BOSTON — Gay couples traveling overseas can now show passports that feature their married names, letting them take advantage of a little-noticed revision to State Department regulations that critics had feared would undermine the federal Defense of Marriage Act.
The notice of the change says that it does not mean the State Department is recognizing the validity of same-sex marriages and civil unions, but that it was to comply with an amendment to the Code of Federal Regulations that took effect in February 2008.
The name-change revision took effect May 27 in an addition to the State Department's Foreign Affairs Manual. It allows same-sex couples to obtain passports under the names recognized by their state through their marriages or civil unions.
The move is separate from steps Secretary of State Hillary Rodham Clinton took this week to grant some of the same benefits to the partners of gay diplomats as those available to spouses in heterosexual marriages.
Groups opposed to gay marriage criticized the name-change provision, saying it erodes the federal Defense of Marriage Act, which prohibits federal recognition of any same-sex partnerships.
"It's an exercise that the current administration is using to try to nibble away at the Defense of Marriage Act," said Kris Mineau, president of the Massachusetts Family Institute.

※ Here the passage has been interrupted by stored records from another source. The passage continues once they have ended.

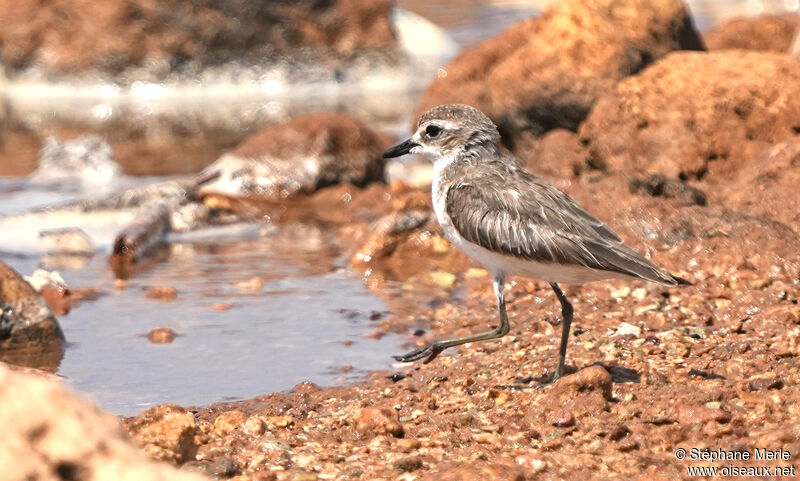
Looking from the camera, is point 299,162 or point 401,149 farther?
point 299,162

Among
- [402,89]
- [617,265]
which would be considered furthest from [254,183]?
[402,89]

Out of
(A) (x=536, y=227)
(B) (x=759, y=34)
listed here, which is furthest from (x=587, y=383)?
(B) (x=759, y=34)

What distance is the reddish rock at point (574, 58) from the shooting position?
1130 centimetres

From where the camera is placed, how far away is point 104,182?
13.6 m

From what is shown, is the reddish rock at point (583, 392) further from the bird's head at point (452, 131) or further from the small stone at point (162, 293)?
the small stone at point (162, 293)

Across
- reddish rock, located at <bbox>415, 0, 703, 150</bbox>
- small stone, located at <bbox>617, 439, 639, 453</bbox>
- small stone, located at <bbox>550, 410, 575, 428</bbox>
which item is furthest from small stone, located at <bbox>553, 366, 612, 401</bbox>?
reddish rock, located at <bbox>415, 0, 703, 150</bbox>

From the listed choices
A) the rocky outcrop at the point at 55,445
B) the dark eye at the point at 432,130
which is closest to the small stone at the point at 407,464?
the rocky outcrop at the point at 55,445

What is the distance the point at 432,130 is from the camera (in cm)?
671

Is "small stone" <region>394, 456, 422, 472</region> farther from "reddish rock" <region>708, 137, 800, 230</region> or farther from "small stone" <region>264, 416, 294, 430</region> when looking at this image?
"reddish rock" <region>708, 137, 800, 230</region>

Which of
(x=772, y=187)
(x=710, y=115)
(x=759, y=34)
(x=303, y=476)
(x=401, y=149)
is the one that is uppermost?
(x=401, y=149)

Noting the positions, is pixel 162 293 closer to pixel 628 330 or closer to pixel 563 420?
pixel 628 330

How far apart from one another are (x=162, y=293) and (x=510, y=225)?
3596mm

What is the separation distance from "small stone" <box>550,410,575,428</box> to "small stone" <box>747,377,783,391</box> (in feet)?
2.97

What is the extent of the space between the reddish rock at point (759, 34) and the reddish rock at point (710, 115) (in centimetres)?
330
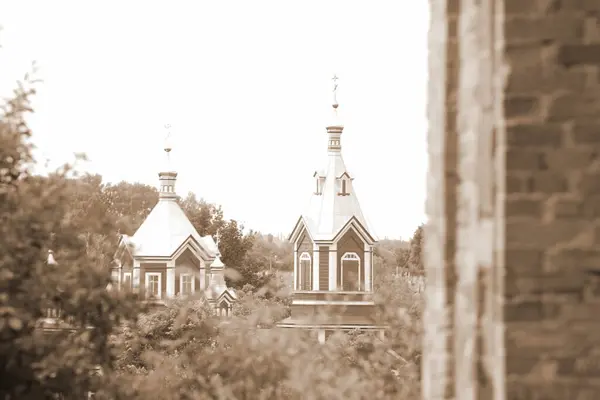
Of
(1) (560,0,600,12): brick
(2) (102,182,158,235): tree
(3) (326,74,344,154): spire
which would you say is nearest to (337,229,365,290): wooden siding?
(3) (326,74,344,154): spire

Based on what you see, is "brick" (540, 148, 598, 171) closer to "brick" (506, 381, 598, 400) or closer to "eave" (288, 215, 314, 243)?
"brick" (506, 381, 598, 400)

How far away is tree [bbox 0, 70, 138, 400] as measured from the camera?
699 centimetres

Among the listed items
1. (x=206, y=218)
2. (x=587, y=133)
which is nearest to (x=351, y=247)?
(x=206, y=218)

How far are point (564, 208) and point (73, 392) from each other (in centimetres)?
510

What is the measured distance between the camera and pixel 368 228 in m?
43.8

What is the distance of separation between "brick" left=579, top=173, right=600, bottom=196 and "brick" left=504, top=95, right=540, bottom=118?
266mm

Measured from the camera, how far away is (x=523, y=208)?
3068 mm

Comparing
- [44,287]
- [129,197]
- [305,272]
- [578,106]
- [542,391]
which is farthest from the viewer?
[129,197]

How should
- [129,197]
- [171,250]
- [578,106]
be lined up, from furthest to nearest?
[129,197] < [171,250] < [578,106]

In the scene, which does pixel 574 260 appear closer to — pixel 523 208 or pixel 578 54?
pixel 523 208

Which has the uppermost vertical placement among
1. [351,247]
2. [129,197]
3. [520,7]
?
[129,197]

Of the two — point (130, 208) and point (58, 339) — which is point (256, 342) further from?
point (130, 208)

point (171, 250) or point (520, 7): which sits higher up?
point (171, 250)

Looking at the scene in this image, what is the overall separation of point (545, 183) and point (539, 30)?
1.63 feet
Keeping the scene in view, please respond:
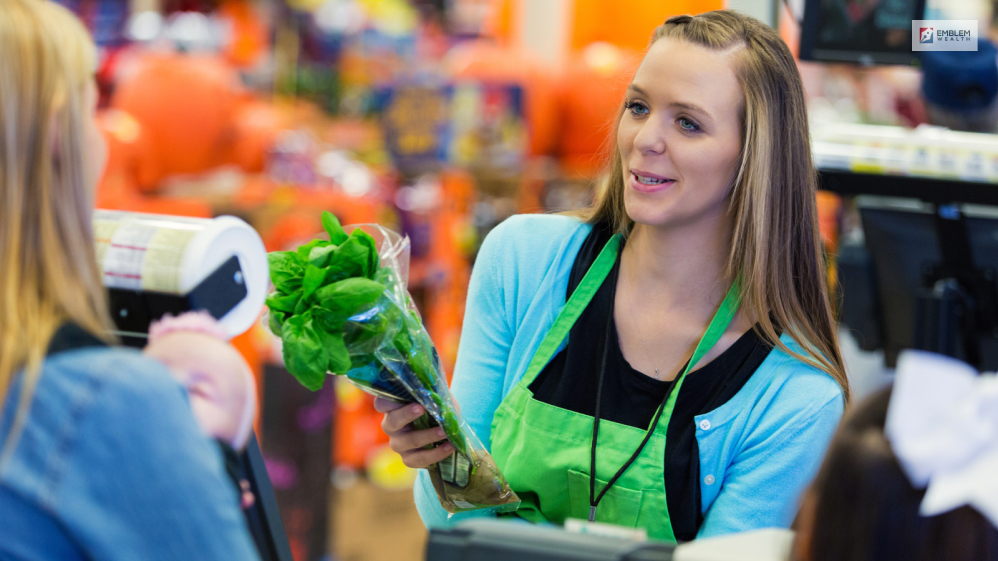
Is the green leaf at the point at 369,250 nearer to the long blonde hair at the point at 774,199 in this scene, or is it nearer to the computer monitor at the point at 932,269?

"There's no doubt that President Obama has made a strong commitment to repeal the DOMA … and it will take an act of Congress to do so," Mineau said. "He cannot circumvent the law, but he attempts to do so not head-on, but in an oblique approach."
Evan Wolfson, executive director of Freedom to Marry, a New York-based group that campaigns nationally for gay marriage rights, said the change in passport regulations is a "very small step in the right direction," but falls "far short of the work that needs to happen to keep the federal government from discriminating against gay couples across the country."
The separate changes instituted this week by the State Department include the right of domestic partners to hold diplomatic passports, government-paid travel to and from foreign posts, the use of U.S. medical facilities abroad, eligibility for U.S. government emergency evacuations, and training at the State Department's Foreign Service Institute.
Clinton announced the measures after Obama's decision on Wednesday to grant some benefits to the same-sex partners of gay federal employees.